The same props that I was allowed to show off at NYCC 2013 couldn’t get in at NYCC 2014, 2015, and most likely won’t this year, either… which is why I’m over this con. This is the only convention where I’m up for inspection as if I were going through a TSA checkpoint before boarding a flight. When the Brooklyn Botanic Garden has a looser prop policy than a Comic Con, you know there is a problem. But don’t let me digress too much – here are the questions I presented to Reed Exhibitions based upon the new rules (answers are italicized):
- Doesn’t this mean people who use wood props (such as a thin staff) still will get their weapons confiscated?
If they are deemed to be in violation of the weapons and props policy, they can be picked up at the end of the day.
- How did NYCC come to the conclusion that PVC may be acceptable but wood is not?
We work with several outside entities on creating the policy.
- The policy states that props will be permitted at security discretion. This is vague. Why not set up a prop check-in for all props to be inspected and stickered so that attendees do not repeat the process every time they enter the con? Some security personnel may approve of a prop while others may not. This works for SDCC.
We do have a prop check; props are tagged if they are allowed into the event.
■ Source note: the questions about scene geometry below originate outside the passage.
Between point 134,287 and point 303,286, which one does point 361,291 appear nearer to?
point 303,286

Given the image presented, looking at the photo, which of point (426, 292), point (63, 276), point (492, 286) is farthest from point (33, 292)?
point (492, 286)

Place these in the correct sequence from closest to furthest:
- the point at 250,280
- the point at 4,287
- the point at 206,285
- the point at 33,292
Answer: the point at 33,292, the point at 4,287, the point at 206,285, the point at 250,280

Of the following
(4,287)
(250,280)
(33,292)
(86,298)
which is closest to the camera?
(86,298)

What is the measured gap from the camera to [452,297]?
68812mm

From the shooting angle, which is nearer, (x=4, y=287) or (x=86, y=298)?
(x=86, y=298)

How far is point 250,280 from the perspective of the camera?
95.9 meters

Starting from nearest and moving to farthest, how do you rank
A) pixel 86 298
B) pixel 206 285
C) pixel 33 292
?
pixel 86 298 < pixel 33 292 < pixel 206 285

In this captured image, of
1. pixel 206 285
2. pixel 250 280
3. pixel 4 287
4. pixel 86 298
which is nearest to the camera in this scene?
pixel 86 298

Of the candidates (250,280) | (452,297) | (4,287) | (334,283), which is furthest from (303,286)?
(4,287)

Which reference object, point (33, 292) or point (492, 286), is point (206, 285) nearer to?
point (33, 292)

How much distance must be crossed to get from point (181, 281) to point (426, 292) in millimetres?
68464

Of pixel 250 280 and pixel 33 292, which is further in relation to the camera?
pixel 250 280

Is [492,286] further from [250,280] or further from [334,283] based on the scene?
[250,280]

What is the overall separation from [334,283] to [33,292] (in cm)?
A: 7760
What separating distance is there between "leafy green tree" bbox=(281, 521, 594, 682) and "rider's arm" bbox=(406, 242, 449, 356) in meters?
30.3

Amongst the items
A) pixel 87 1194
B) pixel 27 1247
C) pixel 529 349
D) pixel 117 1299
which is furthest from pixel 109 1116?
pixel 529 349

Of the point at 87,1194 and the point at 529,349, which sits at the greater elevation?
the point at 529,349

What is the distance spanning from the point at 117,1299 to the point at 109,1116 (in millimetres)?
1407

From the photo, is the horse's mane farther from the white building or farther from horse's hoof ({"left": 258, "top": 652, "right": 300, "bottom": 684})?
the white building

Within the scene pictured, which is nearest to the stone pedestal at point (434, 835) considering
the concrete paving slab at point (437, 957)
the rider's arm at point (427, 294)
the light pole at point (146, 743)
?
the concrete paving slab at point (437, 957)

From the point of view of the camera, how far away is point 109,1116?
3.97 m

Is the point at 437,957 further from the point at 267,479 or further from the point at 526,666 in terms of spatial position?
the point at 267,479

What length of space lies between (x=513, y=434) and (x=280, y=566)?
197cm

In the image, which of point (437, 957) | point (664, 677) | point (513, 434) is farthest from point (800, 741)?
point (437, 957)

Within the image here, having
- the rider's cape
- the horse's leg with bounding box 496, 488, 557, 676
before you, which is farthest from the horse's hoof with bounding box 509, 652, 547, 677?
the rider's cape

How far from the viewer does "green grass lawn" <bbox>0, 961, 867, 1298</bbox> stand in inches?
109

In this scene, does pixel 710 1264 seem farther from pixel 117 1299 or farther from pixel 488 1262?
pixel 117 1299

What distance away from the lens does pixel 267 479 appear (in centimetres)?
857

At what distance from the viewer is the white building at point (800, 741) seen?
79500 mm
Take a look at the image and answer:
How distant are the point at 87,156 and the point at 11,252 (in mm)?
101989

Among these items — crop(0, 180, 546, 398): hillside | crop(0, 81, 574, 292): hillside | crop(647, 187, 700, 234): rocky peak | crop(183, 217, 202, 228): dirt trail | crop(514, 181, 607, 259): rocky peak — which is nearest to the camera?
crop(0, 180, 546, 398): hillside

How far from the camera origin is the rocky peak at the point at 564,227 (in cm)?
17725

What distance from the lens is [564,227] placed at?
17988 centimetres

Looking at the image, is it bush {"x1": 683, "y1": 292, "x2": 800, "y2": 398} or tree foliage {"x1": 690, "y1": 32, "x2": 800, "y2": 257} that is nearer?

If they are deemed to be unsafe, they can be picked up at the end of the day from the security office.
- What will happen to props that are deemed unsafe for the con?
If they are deemed to be unsafe, they can be picked up at the end of the day from the security office.
As you can see, these answers are pretty to-the-point but they don’t really address the fundamental issue at hand – cosplayers can’t use traditionally safe and sturdy materials to construct props for use at NYCC. If you want to go to NYCC, you need to make a special prop that adheres to absurd rules that don’t exist at other conventions. I’m not quite sure what Rich meant when he mentioned the prop check. I emailed him asking for elaboration as the answer is rather vague.
Last year there was a prop check and it was loaded with inconsistency since there wasn’t a central place for cosplayers to check-in with devoted staff who only inspect props. This is what NYCC needs to implement if they really care about the fans and the cosplay community. Rich says Reed Pop has worked with outside groups to develop the policy, but have they taken into consideration the actual people who impacted by it? I am hoping that overtime cosplayers and NYCC can come to an agreement on a fair policy that is open minded towards construction materials while keeping us all in a safe environment. Perhaps one year NYCC will send a survey out to attendees and base 2017’s policy on that since it seems like the ship has sailed for this year.
New York Comic Con needs to focus on keeping real bows/arrows and guns out of the con, not heart shaped keys made out of wood and fiberglass.
I’ll be back with more information about the prop-check when I get it.